Operators can override with global.failClosed: false, which rewrites the rendered failurePolicy to Ignore.

Rationale

For a security tool, silent admission absence is the worst failure mode. The scenarios:

  • Portal pods are Pending. With Ignore: privileged pod admits, security team finds out the day after via audit log; meanwhile the pod is up. With Fail: privileged pod rejected, operators notice immediately, investigate.
  • A bad rule corpus is denying everything. With Ignore: nothing is denied while Portal isn't running, but the rule corpus is still misconfigured. With Fail: everything is denied while Portal is wedged — visible loud failure.

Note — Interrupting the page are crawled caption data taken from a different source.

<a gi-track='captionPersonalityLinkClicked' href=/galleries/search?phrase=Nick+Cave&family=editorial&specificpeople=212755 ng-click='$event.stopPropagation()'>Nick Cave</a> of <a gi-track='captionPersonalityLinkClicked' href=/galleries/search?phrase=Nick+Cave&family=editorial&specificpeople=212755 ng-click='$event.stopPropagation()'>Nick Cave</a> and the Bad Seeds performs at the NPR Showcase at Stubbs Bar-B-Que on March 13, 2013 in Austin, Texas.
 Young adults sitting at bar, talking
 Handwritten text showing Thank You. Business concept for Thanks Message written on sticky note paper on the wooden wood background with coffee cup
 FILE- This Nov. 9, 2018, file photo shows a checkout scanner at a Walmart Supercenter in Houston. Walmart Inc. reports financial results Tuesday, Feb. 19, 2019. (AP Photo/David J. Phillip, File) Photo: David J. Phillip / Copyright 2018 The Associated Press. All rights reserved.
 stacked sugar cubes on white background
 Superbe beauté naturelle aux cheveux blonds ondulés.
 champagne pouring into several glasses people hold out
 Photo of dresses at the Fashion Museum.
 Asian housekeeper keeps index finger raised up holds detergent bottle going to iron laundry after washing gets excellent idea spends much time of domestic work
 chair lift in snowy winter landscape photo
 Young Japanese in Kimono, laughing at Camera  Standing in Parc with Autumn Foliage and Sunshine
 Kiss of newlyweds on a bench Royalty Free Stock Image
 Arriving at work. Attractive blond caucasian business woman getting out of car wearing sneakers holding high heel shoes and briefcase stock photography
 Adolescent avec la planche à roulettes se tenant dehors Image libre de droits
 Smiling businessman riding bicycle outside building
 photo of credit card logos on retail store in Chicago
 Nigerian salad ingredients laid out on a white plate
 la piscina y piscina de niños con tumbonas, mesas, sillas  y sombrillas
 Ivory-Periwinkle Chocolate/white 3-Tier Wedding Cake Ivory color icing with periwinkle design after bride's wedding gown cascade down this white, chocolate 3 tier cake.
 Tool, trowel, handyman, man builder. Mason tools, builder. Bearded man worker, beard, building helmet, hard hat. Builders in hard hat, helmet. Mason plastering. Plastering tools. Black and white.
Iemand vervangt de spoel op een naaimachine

The asymmetry is the point. Fail makes Portal a critical-path dependency, which is exactly what a deny-only admission tool should be when it's deployed; otherwise the deploy is theatre.

Mitigations

The mandatory and recommended postures the chart enforces:

  • replicaCount: 2 minimum. Both replicas serve admission concurrently; one can fail and the other absorbs traffic.
  • PodDisruptionBudget with minAvailable: 1. Node drains cannot take Portal to zero ready replicas.
  • namespaceSelector exclusionskube-system, kube-public, kube-node-lease, and Portal's install namespace are always excluded, regardless of global.failClosed. The exclusion is enforced both in the chart and at runtime (internal/admission/server.goDefaultExcludedNamespaces).
  • Break-glass via the portal.io/bypass=true namespace annotation. Setting this annotation on a Namespace causes Portal's webhook to short-circuit to allowed=true for that namespace's incoming requests. Every bypass is audited (portal_admission_bypass_total{namespace} + a slog warning).
  • /readyz probe. When the admission handler's last-100-request error ring buffer trips 50% errors, /readyz returns 503 (internal/admission/handler.goerrorRing); the Service drops the unhealthy endpoint and kube-apiserver re-routes.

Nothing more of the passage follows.